### REQUIREMENT
Let the answer be the lines from the one with "United States, site archbold_FL-25." to the end of the entries, copied exactly with both boundary lines kept.

### STORED DATA
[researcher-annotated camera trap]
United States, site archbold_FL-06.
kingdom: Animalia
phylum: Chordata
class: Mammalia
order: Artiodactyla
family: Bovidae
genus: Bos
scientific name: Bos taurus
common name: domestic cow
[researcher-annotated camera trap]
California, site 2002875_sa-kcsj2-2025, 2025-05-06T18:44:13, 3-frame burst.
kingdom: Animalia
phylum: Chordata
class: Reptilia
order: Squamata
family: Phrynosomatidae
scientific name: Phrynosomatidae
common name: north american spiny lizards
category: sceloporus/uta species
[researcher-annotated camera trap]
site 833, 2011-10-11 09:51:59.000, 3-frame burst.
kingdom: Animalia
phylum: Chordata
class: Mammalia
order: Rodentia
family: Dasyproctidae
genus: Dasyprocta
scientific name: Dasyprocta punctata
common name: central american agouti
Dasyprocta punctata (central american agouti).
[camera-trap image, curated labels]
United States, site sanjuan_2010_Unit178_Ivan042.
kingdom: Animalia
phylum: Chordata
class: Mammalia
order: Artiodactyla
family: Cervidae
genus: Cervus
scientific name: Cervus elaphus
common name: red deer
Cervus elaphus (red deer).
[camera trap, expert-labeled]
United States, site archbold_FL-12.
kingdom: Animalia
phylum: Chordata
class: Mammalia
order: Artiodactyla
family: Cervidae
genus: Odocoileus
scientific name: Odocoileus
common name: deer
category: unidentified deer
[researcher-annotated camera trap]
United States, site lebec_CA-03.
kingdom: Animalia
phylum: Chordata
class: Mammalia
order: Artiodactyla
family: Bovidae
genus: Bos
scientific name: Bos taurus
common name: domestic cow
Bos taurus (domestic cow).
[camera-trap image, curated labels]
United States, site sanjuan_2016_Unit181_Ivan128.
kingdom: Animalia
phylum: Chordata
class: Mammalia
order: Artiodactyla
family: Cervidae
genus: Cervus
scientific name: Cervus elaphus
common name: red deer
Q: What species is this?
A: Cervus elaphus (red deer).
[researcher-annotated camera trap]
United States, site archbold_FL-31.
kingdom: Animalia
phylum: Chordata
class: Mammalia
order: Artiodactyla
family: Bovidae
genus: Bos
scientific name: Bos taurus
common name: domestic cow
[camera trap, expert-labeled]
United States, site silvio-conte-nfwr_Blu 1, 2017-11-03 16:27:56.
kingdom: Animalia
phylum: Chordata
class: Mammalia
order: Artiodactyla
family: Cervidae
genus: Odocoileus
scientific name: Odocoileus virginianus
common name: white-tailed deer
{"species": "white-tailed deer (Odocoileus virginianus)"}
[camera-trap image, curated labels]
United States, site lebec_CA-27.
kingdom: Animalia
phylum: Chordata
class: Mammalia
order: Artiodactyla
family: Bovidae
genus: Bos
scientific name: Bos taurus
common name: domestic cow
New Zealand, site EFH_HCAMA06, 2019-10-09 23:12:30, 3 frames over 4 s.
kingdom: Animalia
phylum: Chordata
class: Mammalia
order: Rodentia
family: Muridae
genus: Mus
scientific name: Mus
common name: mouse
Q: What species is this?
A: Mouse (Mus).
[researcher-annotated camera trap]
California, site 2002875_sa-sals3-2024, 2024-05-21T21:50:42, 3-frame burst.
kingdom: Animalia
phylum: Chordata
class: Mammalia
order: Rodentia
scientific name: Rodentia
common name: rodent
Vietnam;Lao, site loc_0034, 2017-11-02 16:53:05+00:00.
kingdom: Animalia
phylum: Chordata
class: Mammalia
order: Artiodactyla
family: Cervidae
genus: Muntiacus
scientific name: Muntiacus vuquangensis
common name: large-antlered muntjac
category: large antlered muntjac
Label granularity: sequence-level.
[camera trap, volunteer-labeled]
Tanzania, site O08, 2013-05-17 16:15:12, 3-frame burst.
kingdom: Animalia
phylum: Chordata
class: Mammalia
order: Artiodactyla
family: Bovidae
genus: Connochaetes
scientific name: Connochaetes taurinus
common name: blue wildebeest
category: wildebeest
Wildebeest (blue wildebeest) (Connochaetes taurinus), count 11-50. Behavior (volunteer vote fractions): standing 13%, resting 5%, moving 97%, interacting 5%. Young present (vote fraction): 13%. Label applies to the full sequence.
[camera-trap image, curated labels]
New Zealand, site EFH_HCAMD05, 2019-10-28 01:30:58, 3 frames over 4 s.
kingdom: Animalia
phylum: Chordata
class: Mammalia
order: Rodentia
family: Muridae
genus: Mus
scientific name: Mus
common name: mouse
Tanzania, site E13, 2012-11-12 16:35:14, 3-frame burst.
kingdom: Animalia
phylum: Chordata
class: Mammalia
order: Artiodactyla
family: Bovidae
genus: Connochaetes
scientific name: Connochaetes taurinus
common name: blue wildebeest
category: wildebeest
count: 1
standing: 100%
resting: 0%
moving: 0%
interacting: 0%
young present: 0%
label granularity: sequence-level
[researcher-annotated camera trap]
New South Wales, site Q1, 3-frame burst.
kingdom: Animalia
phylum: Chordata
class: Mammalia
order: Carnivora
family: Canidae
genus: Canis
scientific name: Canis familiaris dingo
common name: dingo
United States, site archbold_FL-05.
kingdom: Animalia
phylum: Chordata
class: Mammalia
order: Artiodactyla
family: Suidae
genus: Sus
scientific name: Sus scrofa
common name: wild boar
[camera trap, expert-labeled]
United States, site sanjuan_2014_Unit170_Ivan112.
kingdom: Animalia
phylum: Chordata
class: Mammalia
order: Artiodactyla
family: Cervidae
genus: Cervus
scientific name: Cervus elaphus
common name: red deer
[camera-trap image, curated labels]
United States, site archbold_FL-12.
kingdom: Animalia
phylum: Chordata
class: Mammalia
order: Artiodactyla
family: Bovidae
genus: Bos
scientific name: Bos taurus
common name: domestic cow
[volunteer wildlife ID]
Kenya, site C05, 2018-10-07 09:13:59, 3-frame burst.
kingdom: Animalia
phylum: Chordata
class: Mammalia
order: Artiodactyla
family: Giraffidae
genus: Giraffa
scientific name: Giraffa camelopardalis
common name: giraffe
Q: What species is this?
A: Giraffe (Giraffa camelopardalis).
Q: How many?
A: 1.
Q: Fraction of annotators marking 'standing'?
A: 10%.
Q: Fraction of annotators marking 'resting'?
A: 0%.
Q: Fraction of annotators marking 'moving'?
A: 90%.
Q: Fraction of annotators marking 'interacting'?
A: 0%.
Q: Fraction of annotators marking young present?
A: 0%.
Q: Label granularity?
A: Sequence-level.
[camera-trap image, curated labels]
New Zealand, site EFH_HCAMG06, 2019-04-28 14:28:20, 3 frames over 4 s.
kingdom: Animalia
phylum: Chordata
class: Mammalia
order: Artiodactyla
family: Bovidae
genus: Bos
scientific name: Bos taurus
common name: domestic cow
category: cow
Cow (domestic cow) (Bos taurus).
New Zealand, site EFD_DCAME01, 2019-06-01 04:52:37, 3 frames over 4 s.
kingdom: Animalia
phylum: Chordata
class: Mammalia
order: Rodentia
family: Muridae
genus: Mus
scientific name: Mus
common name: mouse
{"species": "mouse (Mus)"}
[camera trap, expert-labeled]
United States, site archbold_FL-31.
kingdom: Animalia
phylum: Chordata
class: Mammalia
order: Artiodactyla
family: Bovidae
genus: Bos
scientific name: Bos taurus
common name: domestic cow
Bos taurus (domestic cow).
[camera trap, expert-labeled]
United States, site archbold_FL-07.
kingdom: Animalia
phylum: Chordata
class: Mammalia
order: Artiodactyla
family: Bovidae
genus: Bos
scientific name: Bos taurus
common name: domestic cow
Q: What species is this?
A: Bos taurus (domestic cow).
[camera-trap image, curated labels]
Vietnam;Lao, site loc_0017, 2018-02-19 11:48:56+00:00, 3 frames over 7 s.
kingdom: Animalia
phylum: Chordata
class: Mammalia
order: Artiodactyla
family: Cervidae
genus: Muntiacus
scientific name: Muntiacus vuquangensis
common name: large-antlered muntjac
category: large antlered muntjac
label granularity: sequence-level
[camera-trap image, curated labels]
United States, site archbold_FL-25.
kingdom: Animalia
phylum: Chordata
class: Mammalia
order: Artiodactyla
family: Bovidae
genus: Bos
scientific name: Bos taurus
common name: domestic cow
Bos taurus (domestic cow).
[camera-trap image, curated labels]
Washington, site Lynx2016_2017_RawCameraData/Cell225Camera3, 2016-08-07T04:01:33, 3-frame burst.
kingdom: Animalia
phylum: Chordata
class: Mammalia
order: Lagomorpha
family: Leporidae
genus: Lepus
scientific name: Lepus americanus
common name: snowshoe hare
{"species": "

### RESPONSE TO THIS EXERCISE
United States, site archbold_FL-25.
kingdom: Animalia
phylum: Chordata
class: Mammalia
order: Artiodactyla
family: Bovidae
genus: Bos
scientific name: Bos taurus
common name: domestic cow
Bos taurus (domestic cow).
[camera-trap image, curated labels]
Washington, site Lynx2016_2017_RawCameraData/Cell225Camera3, 2016-08-07T04:01:33, 3-frame burst.
kingdom: Animalia
phylum: Chordata
class: Mammalia
order: Lagomorpha
family: Leporidae
genus: Lepus
scientific name: Lepus americanus
common name: snowshoe hare
{"species": "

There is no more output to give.